Ernest's motivation to rebel against the Iron Heel comes from the life of his father, which was, in Ernest's view, destroyed by work. His father's fate is why Ernest is so committed to helping the working class.
These things the oligarchs will do because they cannot help doing them. These great works will be the form their expenditure of the surplus will take, and in the same way that the ruling classes of Egypt of long ago expended the surplus they robbed from the people by the building of temples and pyramids. Under the oligarchs will flourish, not a priest class, but an artist class. And in place of the merchant class of bourgeoisie will be the labor castes. And beneath will be the abyss, wherein will fester and starve and rot, and ever renew itself, the common people, the great bulk of the population.
Ernest predicts that if the oligarchs succeed, they will built great cities that rival or surpass those of Egypt. These cities will be built (metaphorically) on the backs of the poor, who will exist in great numbers.

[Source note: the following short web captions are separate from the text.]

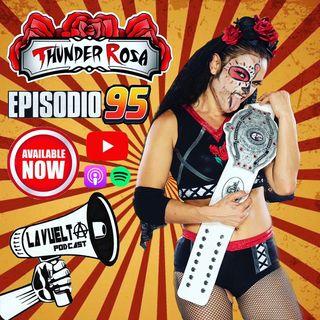 Thunder Rosa Ep-95 de La Vuelta Podcast
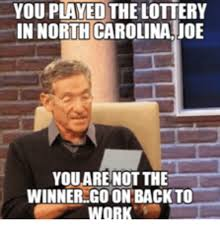 North Carolina Meme - you played the lottery in north carolina joe you are not the winner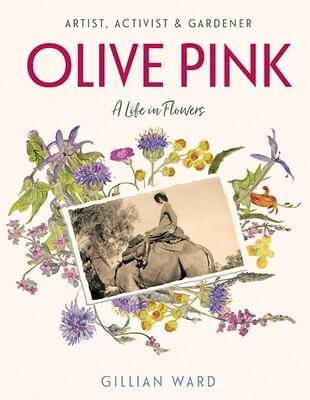 Olive Pink: Artist, Activist & Gardener by Gillan Ward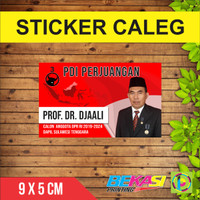 Sticker Caleg / Calon Legislatif / Parpol / Partai / Pemilu / Pilkada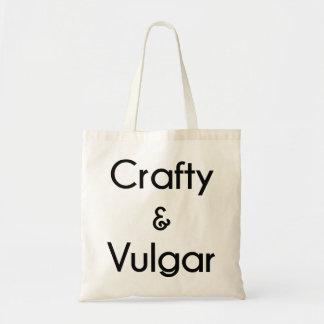 Crafty & Vulgar Tote Bag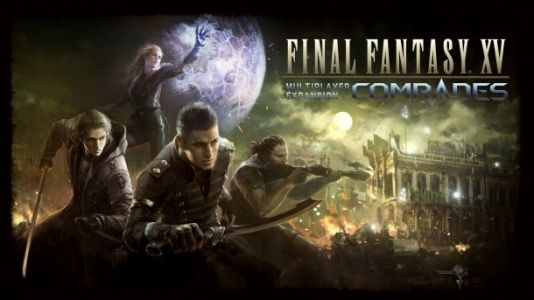 Should You Play Final Fantasy XV's Multiplayer Expansion Comrades?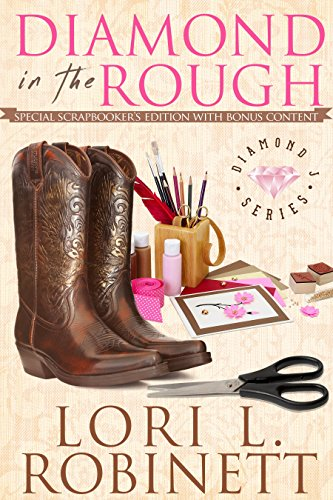 Diamond in the Rough by Lori L. Robinett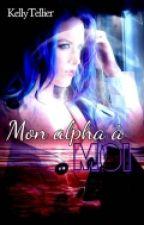 Mon Alpha À Moi !! by KellyTellier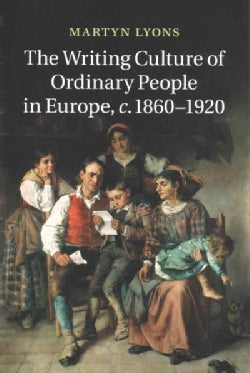 The Writing Culture of Ordinary People in Europe, C.1860-1920 (Paperback)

And through it all moved the Iron Heel, impassive and deliberate, shaking up the whole fabric of the social structure in its search for the comrades, combing out the Mercenaries, the labor castes, and all its secret services, punishing without mercy and without malice, suffering in silence all retaliations that were made upon it, and filling the gaps in its fighting line as fast as they appeared. And hand in hand with this, Ernest and the other leaders were hard at work reorganizing the forces of the Revolution. The magnitude of the task may be understood when it is taken into.*
These are the concluding words of the manuscript, and the editor, Anthony Meredith, writes that the manuscript was cut off in mid-sentence. Avis was likely captured at that moment (and later executed).